# start of Supplied data

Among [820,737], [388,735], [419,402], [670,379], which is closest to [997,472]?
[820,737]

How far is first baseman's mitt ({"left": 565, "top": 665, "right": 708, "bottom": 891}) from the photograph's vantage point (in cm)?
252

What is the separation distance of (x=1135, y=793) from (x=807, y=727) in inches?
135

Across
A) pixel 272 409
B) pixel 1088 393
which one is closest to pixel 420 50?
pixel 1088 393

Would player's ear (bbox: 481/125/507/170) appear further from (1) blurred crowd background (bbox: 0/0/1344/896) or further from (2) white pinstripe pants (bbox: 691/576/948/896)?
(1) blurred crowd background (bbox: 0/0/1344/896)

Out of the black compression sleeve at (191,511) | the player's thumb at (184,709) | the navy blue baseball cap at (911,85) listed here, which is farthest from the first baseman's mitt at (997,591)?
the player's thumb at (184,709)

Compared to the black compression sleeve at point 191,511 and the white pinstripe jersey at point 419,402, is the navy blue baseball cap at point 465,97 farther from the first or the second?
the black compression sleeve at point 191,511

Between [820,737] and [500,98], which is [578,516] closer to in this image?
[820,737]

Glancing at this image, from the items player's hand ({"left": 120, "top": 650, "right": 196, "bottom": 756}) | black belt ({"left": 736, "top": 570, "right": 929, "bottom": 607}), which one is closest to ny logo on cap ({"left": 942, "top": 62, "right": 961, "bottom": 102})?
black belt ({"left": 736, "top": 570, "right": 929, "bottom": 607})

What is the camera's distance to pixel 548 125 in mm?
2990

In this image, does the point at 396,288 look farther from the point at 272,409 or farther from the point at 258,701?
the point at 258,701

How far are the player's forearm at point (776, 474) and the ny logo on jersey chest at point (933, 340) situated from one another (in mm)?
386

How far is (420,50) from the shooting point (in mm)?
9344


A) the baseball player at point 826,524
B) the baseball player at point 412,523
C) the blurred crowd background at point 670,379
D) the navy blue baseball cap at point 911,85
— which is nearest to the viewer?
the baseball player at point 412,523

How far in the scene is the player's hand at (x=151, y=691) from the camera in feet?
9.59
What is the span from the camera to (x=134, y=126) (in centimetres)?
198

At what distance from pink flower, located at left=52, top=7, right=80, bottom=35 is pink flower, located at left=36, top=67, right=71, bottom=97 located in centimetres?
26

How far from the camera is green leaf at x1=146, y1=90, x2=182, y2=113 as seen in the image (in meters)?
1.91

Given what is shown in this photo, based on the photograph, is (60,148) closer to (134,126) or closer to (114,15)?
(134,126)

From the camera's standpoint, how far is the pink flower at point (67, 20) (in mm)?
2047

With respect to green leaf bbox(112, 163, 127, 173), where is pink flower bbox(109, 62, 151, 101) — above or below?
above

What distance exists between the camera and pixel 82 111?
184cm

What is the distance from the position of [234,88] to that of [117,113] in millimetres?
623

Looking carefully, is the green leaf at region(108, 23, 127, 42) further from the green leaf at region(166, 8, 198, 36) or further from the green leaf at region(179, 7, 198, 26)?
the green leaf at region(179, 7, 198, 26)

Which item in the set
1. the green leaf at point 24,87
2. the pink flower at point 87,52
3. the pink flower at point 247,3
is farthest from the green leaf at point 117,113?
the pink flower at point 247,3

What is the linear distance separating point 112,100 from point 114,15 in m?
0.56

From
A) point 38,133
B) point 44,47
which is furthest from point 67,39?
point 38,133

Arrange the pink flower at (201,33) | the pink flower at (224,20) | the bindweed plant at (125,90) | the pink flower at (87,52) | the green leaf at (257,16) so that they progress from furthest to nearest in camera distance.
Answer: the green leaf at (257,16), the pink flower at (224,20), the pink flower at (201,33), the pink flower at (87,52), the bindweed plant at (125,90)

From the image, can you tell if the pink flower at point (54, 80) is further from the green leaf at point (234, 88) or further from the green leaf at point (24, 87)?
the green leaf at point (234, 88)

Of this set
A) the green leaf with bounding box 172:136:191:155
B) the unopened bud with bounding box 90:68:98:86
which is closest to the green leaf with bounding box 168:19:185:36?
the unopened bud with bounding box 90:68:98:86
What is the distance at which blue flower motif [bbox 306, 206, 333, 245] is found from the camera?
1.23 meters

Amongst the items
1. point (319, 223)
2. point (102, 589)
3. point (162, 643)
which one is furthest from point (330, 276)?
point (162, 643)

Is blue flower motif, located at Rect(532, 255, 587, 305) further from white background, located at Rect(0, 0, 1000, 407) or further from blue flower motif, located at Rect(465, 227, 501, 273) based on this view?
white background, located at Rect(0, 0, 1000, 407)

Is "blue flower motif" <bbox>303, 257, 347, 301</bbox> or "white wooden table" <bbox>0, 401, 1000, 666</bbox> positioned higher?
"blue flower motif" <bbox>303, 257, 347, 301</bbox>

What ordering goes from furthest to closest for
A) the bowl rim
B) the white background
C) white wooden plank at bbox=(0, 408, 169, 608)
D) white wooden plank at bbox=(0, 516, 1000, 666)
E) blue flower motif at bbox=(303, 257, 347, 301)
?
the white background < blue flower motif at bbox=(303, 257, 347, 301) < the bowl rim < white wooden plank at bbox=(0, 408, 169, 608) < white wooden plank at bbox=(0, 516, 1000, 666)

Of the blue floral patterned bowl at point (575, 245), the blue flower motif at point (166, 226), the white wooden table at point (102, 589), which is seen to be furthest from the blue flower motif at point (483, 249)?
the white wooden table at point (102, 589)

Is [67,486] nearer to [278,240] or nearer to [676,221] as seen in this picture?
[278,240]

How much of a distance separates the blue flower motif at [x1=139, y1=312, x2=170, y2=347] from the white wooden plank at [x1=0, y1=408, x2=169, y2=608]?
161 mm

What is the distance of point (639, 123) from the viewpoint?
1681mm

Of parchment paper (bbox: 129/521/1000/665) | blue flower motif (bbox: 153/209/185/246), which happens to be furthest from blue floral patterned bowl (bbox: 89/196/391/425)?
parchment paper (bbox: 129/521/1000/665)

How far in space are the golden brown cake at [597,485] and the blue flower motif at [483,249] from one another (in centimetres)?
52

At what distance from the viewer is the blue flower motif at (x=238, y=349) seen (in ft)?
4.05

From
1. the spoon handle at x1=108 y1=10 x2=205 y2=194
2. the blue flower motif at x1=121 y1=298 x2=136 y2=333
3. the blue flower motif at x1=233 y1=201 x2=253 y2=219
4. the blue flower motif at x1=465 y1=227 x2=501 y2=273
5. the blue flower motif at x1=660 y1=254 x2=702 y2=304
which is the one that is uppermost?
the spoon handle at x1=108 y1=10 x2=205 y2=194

# end of Supplied data

◆ **Task directions**: Print all of the rows above again without changing a single character, from the first line through the last.

◆ **Complete response**:
Among [820,737], [388,735], [419,402], [670,379], which is closest to [997,472]?
[820,737]

How far is first baseman's mitt ({"left": 565, "top": 665, "right": 708, "bottom": 891}) from the photograph's vantage point (in cm)?
252

What is the separation distance of (x=1135, y=793) from (x=807, y=727) in inches?
135

Across
A) pixel 272 409
B) pixel 1088 393
which one is closest to pixel 420 50?
pixel 1088 393

Would player's ear (bbox: 481/125/507/170) appear further from (1) blurred crowd background (bbox: 0/0/1344/896) or further from (2) white pinstripe pants (bbox: 691/576/948/896)?
(1) blurred crowd background (bbox: 0/0/1344/896)

Out of the black compression sleeve at (191,511) | the player's thumb at (184,709) | the navy blue baseball cap at (911,85) listed here, which is farthest from the first baseman's mitt at (997,591)?
the player's thumb at (184,709)

Compared to the black compression sleeve at point 191,511 and the white pinstripe jersey at point 419,402, is the navy blue baseball cap at point 465,97 farther from the first or the second?
the black compression sleeve at point 191,511

Between [820,737] and [500,98], which is [578,516] closer to in this image?
[820,737]

Glancing at this image, from the items player's hand ({"left": 120, "top": 650, "right": 196, "bottom": 756}) | black belt ({"left": 736, "top": 570, "right": 929, "bottom": 607}), which one is closest to ny logo on cap ({"left": 942, "top": 62, "right": 961, "bottom": 102})?
black belt ({"left": 736, "top": 570, "right": 929, "bottom": 607})

What is the camera's distance to pixel 548 125 in mm?
2990

In this image, does the point at 396,288 look farther from the point at 272,409 or farther from the point at 258,701?
the point at 258,701

How far are the player's forearm at point (776, 474) and the ny logo on jersey chest at point (933, 340) situated from one another (in mm)?
386

How far is (420,50) from the shooting point (in mm)?
9344


A) the baseball player at point 826,524
B) the baseball player at point 412,523
C) the blurred crowd background at point 670,379
D) the navy blue baseball cap at point 911,85
— which is nearest to the viewer?
the baseball player at point 412,523

How far in the scene is the player's hand at (x=151, y=691) from the camera in feet?
9.59
What is the span from the camera to (x=134, y=126) (in centimetres)?
198

At what distance from pink flower, located at left=52, top=7, right=80, bottom=35 is pink flower, located at left=36, top=67, right=71, bottom=97 located in centimetres?
26

How far from the camera is green leaf at x1=146, y1=90, x2=182, y2=113 as seen in the image (in meters)?
1.91

Given what is shown in this photo, based on the photograph, is (60,148) closer to (134,126) or closer to (114,15)?
(134,126)

From the camera's standpoint, how far is the pink flower at point (67, 20) (in mm)?
2047

With respect to green leaf bbox(112, 163, 127, 173), where is pink flower bbox(109, 62, 151, 101) — above or below?
above

What distance exists between the camera and pixel 82 111?
184cm

What is the distance from the position of [234,88] to that of [117,113] in millimetres?
623

Looking carefully, is the green leaf at region(108, 23, 127, 42) further from the green leaf at region(166, 8, 198, 36) or further from the green leaf at region(179, 7, 198, 26)?
the green leaf at region(179, 7, 198, 26)

Which item in the set
1. the green leaf at point 24,87
2. the pink flower at point 87,52
3. the pink flower at point 247,3
is farthest from the green leaf at point 117,113?
the pink flower at point 247,3

What is the linear distance separating point 112,100 from point 114,15 in m?
0.56

From
A) point 38,133
B) point 44,47
which is furthest from point 67,39?
point 38,133

Arrange the pink flower at (201,33) | the pink flower at (224,20) | the bindweed plant at (125,90) | the pink flower at (87,52) | the green leaf at (257,16) so that they progress from furthest to nearest in camera distance.
Answer: the green leaf at (257,16), the pink flower at (224,20), the pink flower at (201,33), the pink flower at (87,52), the bindweed plant at (125,90)

From the image, can you tell if the pink flower at point (54, 80) is further from the green leaf at point (234, 88) or further from the green leaf at point (24, 87)?
the green leaf at point (234, 88)

Of this set
A) the green leaf with bounding box 172:136:191:155
B) the unopened bud with bounding box 90:68:98:86
which is closest to the green leaf with bounding box 168:19:185:36?
the unopened bud with bounding box 90:68:98:86
What is the distance at which blue flower motif [bbox 306, 206, 333, 245] is found from the camera?
1.23 meters

Amongst the items
1. point (319, 223)
2. point (102, 589)
3. point (162, 643)
which one is furthest from point (330, 276)?
point (162, 643)

Is blue flower motif, located at Rect(532, 255, 587, 305) further from white background, located at Rect(0, 0, 1000, 407) or further from blue flower motif, located at Rect(465, 227, 501, 273) based on this view?
white background, located at Rect(0, 0, 1000, 407)

Is "blue flower motif" <bbox>303, 257, 347, 301</bbox> or "white wooden table" <bbox>0, 401, 1000, 666</bbox> positioned higher?
"blue flower motif" <bbox>303, 257, 347, 301</bbox>

What ordering goes from furthest to closest for
A) the bowl rim
B) the white background
C) white wooden plank at bbox=(0, 408, 169, 608)
D) white wooden plank at bbox=(0, 516, 1000, 666)
E) blue flower motif at bbox=(303, 257, 347, 301)
?
the white background < blue flower motif at bbox=(303, 257, 347, 301) < the bowl rim < white wooden plank at bbox=(0, 408, 169, 608) < white wooden plank at bbox=(0, 516, 1000, 666)

Of the blue floral patterned bowl at point (575, 245), the blue flower motif at point (166, 226), the white wooden table at point (102, 589), which is seen to be furthest from the blue flower motif at point (483, 249)?
the white wooden table at point (102, 589)

Is [67,486] nearer to [278,240] or nearer to [676,221] as seen in this picture?
[278,240]

How much of a distance separates the blue flower motif at [x1=139, y1=312, x2=170, y2=347] from the white wooden plank at [x1=0, y1=408, x2=169, y2=608]?
161 mm

What is the distance of point (639, 123) from the viewpoint?
1681mm

Of parchment paper (bbox: 129/521/1000/665) | blue flower motif (bbox: 153/209/185/246), which happens to be furthest from blue floral patterned bowl (bbox: 89/196/391/425)?
parchment paper (bbox: 129/521/1000/665)

How far in space are the golden brown cake at [597,485] and the blue flower motif at [483,249] from one another (in centimetres)?
52

At what distance from the viewer is the blue flower motif at (x=238, y=349) seen (in ft)?
4.05

From
1. the spoon handle at x1=108 y1=10 x2=205 y2=194
2. the blue flower motif at x1=121 y1=298 x2=136 y2=333
3. the blue flower motif at x1=233 y1=201 x2=253 y2=219
4. the blue flower motif at x1=465 y1=227 x2=501 y2=273
5. the blue flower motif at x1=660 y1=254 x2=702 y2=304
which is the one that is uppermost?
the spoon handle at x1=108 y1=10 x2=205 y2=194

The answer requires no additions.